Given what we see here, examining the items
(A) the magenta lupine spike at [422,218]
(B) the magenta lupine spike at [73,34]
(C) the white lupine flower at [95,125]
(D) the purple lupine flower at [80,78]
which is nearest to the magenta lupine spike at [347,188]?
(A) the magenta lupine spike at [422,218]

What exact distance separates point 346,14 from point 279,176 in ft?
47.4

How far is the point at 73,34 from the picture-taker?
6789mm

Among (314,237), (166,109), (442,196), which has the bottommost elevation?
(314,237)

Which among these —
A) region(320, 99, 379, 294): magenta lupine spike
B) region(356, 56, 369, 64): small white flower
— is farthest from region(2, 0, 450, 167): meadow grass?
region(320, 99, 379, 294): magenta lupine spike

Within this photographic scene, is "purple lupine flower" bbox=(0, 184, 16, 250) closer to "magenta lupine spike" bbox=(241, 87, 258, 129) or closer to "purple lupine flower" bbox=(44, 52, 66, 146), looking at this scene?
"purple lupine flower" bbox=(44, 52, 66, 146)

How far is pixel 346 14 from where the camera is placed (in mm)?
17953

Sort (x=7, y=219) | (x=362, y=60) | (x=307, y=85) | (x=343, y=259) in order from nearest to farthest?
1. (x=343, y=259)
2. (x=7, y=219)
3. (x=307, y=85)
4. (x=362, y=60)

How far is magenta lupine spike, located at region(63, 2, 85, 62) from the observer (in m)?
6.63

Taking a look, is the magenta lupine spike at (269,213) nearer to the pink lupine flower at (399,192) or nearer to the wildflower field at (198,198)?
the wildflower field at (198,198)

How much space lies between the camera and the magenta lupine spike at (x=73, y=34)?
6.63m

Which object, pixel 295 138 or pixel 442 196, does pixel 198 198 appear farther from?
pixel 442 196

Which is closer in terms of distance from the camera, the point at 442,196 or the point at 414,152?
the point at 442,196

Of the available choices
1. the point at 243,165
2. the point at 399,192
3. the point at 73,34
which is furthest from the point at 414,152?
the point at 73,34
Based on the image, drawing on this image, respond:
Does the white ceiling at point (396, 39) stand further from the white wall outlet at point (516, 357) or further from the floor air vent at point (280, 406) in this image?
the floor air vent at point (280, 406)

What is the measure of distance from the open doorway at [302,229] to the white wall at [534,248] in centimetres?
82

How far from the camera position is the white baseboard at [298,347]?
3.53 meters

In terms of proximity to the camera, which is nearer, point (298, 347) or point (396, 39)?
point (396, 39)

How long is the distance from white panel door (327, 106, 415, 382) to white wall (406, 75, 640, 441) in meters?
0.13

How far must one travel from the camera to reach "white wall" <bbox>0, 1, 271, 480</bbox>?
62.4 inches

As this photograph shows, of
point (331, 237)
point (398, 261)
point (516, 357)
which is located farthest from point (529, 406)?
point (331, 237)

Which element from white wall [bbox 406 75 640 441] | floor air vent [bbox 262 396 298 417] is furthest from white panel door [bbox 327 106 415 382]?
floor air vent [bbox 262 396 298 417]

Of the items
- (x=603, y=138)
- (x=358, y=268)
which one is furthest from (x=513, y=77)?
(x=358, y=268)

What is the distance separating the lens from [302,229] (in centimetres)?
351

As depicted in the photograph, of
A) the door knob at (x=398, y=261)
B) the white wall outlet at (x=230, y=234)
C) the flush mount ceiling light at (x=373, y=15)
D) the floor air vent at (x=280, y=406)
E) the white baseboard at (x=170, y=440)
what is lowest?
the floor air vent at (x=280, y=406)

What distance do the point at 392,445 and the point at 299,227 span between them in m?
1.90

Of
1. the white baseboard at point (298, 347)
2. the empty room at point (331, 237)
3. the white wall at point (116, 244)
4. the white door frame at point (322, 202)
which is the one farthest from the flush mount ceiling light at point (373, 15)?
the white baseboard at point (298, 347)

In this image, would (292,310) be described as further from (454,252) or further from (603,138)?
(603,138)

[What you need to do] Repeat word for word the lines running from the line containing "Of the items" to the end of the entries above, inclusive.

[Reply]
Of the items
- (x=603, y=138)
- (x=358, y=268)
which one is furthest from (x=513, y=77)?
(x=358, y=268)

What is the distance separating the lens from [302,229] (in centimetres)?
351

As depicted in the photograph, of
A) the door knob at (x=398, y=261)
B) the white wall outlet at (x=230, y=234)
C) the flush mount ceiling light at (x=373, y=15)
D) the floor air vent at (x=280, y=406)
E) the white baseboard at (x=170, y=440)
what is lowest?
the floor air vent at (x=280, y=406)

What distance do the point at 392,445 and the point at 299,227 span between them in m?
1.90

Of
1. the white baseboard at point (298, 347)
2. the empty room at point (331, 237)
3. the white wall at point (116, 244)
4. the white door frame at point (322, 202)
which is the one farthest from the flush mount ceiling light at point (373, 15)?
the white baseboard at point (298, 347)

In this image, would (292,310) be described as further from (454,252) or further from (603,138)?
(603,138)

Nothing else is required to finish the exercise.